I’ve been pondering for a while on how to showcase some replay functionality in our AMPS product in a way that’s general enough that everyone understands the concept, yet provides a solution metaphor that easily translates into other domains. Ideally, the data would be from some real-world system, where time-series, ordering, and content filtering could be useful (again, leveraging the features of the product I’m trying to explain.)
One thing is for certain: whether you’re building a demo for your product or just trying to practice skills in big data, YOU NEED DATA. While Fisher’s Iris data set from the 1930’s is great for text book explanations of clustering, k-means, and some machine learning concepts, it doesn’t really exercise the cutting edge technologies that are designed for today’s large scale problem domains.
Earlier this month, I came across one of the most fascinating datasets I’ve seen to date: The NBA Motion Tracking database. Since the 2013-2014 season, every NBA court has 6 cameras elevated above the playing field that samples the 10 players and ball (in 3 DIMENSIONS!) at 25 times per second. That’s HUGE! You have a list of distinct players, teams, shot locations, all packaged into a beautiful time series accessible data set. All game events combined are around 6 BILLION events from 2013 through 2015, including the standard games, playoffs, and all-star games. The ball metrics include the x, y, and radius, which tracks the ball in all 3 dimensions throughout the game.
Without a doubt, knowing that the NBA is tracking all of this data and making it accessible [1] has made BASKETBALL MY FAVORITE SPORT (sorry, Soccer!)
Why would the NBA be doing this? Just look at the stats on http://stats.nba.com, which track certain player performance metrics: speed, shot percentages, court coverage, etc. With this data, team owners could even do their own data science projects determining the rate at which certain players fatigue, becoming less effective. Or, imagine A/B testing combinations of players on your team to find the best lineup for the playoff games.
For my purpose, I just downloaded a subset of the data and assembled a visualization where I used AMPS for high performance replay of the messages to my browser using the AMPS Javascript client API and then ran visualizations through D3.js. Given that the data is tracking physical objects over time, it makes for a fun visualization that requires little explanation. If you want to check it out, it’s here: http://replay.demo.crankuptheamps.com.

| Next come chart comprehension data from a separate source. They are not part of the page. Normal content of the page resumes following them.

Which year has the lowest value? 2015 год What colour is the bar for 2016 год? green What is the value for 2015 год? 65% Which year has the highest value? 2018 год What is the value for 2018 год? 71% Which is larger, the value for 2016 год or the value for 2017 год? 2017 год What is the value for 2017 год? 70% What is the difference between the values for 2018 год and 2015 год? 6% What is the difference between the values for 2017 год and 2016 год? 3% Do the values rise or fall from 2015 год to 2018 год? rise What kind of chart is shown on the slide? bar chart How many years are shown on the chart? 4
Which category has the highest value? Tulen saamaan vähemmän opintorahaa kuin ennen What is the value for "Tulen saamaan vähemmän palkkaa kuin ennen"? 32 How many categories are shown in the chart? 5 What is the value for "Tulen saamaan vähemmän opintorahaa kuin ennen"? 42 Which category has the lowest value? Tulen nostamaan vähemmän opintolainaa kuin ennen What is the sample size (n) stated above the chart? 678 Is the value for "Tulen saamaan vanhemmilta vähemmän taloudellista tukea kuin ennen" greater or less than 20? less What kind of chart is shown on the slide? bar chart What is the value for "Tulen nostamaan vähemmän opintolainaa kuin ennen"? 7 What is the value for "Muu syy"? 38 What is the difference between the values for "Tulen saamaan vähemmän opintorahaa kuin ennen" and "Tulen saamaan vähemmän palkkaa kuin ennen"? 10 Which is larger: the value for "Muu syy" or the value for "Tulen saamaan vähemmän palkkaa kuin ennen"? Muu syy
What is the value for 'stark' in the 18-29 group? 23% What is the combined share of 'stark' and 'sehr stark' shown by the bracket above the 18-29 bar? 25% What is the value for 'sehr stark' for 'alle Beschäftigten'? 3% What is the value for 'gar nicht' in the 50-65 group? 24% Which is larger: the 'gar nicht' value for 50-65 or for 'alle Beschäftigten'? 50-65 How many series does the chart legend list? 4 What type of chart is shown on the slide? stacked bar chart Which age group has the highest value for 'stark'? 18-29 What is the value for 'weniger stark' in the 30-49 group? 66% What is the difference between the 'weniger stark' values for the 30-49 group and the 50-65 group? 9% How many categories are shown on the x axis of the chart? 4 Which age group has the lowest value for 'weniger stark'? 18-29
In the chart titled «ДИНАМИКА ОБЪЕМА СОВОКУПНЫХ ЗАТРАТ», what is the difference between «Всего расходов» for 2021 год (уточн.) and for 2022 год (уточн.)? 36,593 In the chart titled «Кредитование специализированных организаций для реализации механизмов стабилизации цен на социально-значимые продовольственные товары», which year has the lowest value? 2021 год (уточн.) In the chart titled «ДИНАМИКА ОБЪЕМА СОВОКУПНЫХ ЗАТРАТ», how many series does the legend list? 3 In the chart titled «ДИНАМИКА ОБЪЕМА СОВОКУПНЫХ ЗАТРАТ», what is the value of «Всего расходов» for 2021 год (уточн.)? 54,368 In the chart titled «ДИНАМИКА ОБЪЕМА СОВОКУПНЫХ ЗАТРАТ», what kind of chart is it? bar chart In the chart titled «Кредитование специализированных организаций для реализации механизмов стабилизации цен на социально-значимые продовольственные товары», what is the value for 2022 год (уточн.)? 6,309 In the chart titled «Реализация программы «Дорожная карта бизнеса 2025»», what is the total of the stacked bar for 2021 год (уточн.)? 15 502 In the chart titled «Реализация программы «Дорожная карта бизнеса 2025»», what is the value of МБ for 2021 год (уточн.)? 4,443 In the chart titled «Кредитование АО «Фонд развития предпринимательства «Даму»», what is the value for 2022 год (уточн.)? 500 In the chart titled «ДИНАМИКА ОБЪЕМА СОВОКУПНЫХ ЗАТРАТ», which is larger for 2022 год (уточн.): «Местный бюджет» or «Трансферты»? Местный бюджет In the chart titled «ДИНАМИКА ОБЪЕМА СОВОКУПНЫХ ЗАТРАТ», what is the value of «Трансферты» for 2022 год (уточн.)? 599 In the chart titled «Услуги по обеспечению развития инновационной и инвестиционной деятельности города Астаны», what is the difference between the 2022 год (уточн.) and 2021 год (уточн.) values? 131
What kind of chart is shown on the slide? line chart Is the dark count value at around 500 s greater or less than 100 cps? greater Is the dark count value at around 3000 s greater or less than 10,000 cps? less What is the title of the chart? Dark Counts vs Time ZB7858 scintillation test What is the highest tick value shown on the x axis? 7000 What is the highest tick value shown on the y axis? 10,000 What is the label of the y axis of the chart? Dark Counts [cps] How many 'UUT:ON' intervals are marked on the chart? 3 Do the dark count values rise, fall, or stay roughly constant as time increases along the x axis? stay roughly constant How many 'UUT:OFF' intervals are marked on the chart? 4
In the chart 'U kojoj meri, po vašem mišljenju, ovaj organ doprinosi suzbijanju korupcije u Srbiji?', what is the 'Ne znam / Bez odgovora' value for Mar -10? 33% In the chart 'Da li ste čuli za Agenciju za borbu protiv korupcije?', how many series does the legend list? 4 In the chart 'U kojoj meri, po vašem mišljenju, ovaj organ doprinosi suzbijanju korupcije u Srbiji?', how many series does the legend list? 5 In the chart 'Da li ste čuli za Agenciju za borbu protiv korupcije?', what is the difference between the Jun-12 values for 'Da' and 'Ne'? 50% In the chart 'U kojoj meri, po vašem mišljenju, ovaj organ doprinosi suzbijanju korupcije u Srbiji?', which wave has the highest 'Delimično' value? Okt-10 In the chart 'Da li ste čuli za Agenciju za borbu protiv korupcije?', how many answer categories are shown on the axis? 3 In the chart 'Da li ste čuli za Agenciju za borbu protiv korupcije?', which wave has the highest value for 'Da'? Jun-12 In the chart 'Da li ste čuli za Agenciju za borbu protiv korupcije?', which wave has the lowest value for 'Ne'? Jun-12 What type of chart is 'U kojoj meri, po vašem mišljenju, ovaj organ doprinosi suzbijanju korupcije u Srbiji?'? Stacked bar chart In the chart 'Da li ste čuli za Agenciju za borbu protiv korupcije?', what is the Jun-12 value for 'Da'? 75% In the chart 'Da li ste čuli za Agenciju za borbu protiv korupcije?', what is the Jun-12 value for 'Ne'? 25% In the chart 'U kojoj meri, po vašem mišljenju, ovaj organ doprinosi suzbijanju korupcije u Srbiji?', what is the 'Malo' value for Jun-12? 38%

Bottom Line: If you’re searching for cool data to explore data science and/or visualization techniques, you should totally swing on over to http://stats.nba.com and take a gander – it’s so much fun. Don’t let the lack of documentation discourage you, there are some great resources available as people are making use of this dataset. Below are some resources to get you started[2] if you’re new to this.
Plug: If you’re interested in the fastest message replay engine (which happens to support pub/sub, message queueing, SQL queries, historical queries, content filtering, aggregation and conflation… and so much MORE), then please check out AMPS at http://www.crankuptheamps.com.
Thanks!
[1] “accessible” is used loosely here, since I couldn’t find any public API’s or documentation on what the data contained. Luckily, it’s large JSON objects, and they’re used from most of the pages on stats.nba.com, making it easy to understand what the data contains.
[2] How to scrape the NBA data: http://www.gregreda.com/2015/02/15/web-scraping-finding-the-api/
[3] For info on how to build (and get inspired by others!) visualizations, check out the d3js.org gallery.